Sales of previously owned homes fell 6.40 percent month-to-month and were 10.30 percent lower year-over-year. Inventories of previously owned homes also slipped in December with a 3.70 months’ supply of homes as compared to 3.90 months’ supply of available homes in November. Real estate pros consider six months’ supply of homes for sale as an average inventor.
Real estate pros said that lower buyer traffic in all regions of the U.S. could indicate less interest from buyers, but on a positive note, fewer buyers also remove the high rates of competition seen in the recent past.
Lower mortgage rates are well-timed for the upcoming spring sales season. Real estate pros were hopeful that lower mortgage rates will hold and entice more buyers into the market.
Mortgage Rates Mixed | New Jobless Claims
Freddie Mac reported no change in average interest rates for fixed rate mortgages. The average rate for 30-year fixed rate mortgages held at 4.45 percent; the average rate for a 15-year fixed rate mortgage was also unchanged at 3.88 percent. Rates for 5/1 adjustable-rate mortgages averaged three basis points higher at 3.90 percent. Discount points averaged 0.40 percent for fixed rate mortgages and 0.30 percent for 5/1 adjustable-rate mortgages.

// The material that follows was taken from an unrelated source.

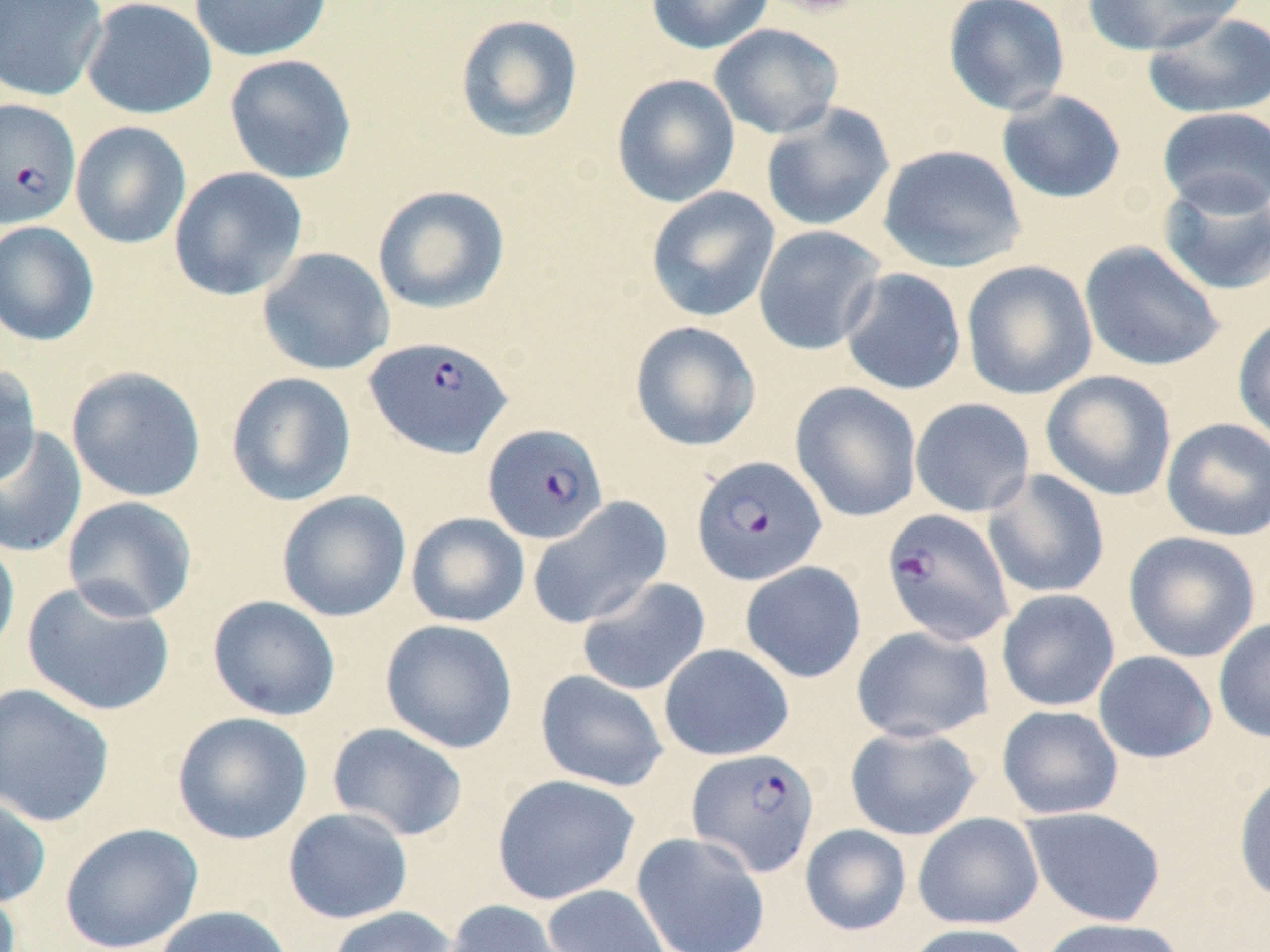
Plasmodium falciparum.

Approximate bounding boxes as (x1, y1, x2, y2) in pixels. Uninfected red blood cell locations: (0, 0, 108, 102), (81, 0, 217, 120), (188, 0, 333, 61), (645, 0, 775, 54), (757, 0, 867, 19), (942, 0, 1070, 116), (1082, 0, 1247, 56), (1141, 11, 1270, 119), (454, 14, 584, 143), (709, 23, 845, 140), (223, 54, 357, 184), (612, 74, 741, 207), (995, 89, 1127, 204), (760, 102, 895, 233), (1156, 107, 1270, 217), (70, 121, 191, 249), (877, 144, 1027, 273), (169, 167, 308, 301), (1157, 177, 1270, 296), (372, 185, 510, 314), (645, 186, 780, 323), (0, 220, 100, 346), (753, 225, 886, 355), (1079, 241, 1225, 373), (256, 247, 395, 376), (961, 260, 1098, 400), (839, 267, 967, 395), (1232, 314, 1270, 447), (630, 320, 762, 452), (0, 364, 41, 489), (66, 366, 206, 502), (1039, 370, 1177, 502), (225, 372, 357, 507), (790, 381, 922, 522), (910, 397, 1035, 517), (1161, 418, 1270, 542), (0, 426, 88, 558), (982, 469, 1110, 599), (276, 490, 412, 623), (527, 495, 672, 630), (62, 496, 198, 622), (405, 512, 530, 628), (0, 530, 20, 667), (1123, 531, 1261, 663), (740, 561, 867, 683), (576, 576, 712, 696), (21, 579, 177, 717), (996, 589, 1120, 711), (207, 595, 341, 721), (1213, 618, 1270, 743), (380, 619, 519, 754), (851, 625, 996, 743), (658, 643, 794, 761), (1093, 651, 1218, 763), (535, 670, 669, 792), (0, 683, 115, 828), (996, 705, 1124, 819), (171, 711, 313, 845), (327, 722, 469, 842), (844, 725, 983, 841), (1233, 769, 1270, 905), (491, 774, 641, 905), (0, 792, 52, 910), (1020, 806, 1167, 927), (283, 807, 414, 924), (913, 813, 1044, 930), (59, 822, 203, 952), (799, 824, 912, 936), (632, 832, 770, 952), (0, 879, 22, 952), (542, 884, 671, 952), (441, 900, 575, 952), (153, 905, 296, 952), (327, 906, 461, 952), (1037, 917, 1186, 952), (903, 922, 1038, 952). Plasmodium falciparum-infected red blood cell locations: (0, 99, 81, 228), (364, 335, 513, 459), (482, 424, 608, 545), (691, 455, 827, 586), (881, 508, 1015, 646), (686, 747, 820, 877). Light microscopy. One field of a larger specimen. Image is 1270×952 pixels. Thin blood film. May-Grünwald-Giemsa-stained preparation. 1000x magnification.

First-time jobless claims fell to 199,000 new claims filed. Analysts expected 218,000 new claims to be filed based on the prior week's reading of 212,000 new claims filed. Last week's reading represented the first time since 1969 that new jobless claims fell below 200,000, but analysts were wary of potential impact of the government shutdown on new jobless claims. The shutdown ended on Friday until February 15, but politicians seemed unenthusiastic about future shutdowns.
What’s Ahead
This week's scheduled economic reports include Case-Shiller Home Price Indices and readings on pending home sales, construction spending and the post-meeting statement from the Federal Reserve's Federal Open Market Committee.
Labor sector readings on private and public employment and the national unemployment rate will also be released. Weekly readings on mortgage rates and new jobless claims will be released on schedule.
Frequently Asked Questions
Sales of previously owned homes fell to 4.99 million on a seasonally adjusted annual basis, missing expectations and marking the lowest level since November 2015.
Inventories slipped to a 3.70 months’ supply in December, down from 3.90 months in November, below the six months’ supply considered average by real estate professionals.
Average interest rates for fixed-rate mortgages remained unchanged, with 30-year fixed rates at 4.45% and 15-year fixed rates at 3.88%; 5/1 adjustable rates rose slightly by three basis points to 3.90%.
Lower buyer traffic indicated less interest from buyers but also reduced the high competition levels seen recently, which could benefit prospective buyers.
First-time jobless claims fell to 199,000, beating analysts' expectations of 218,000 new claims.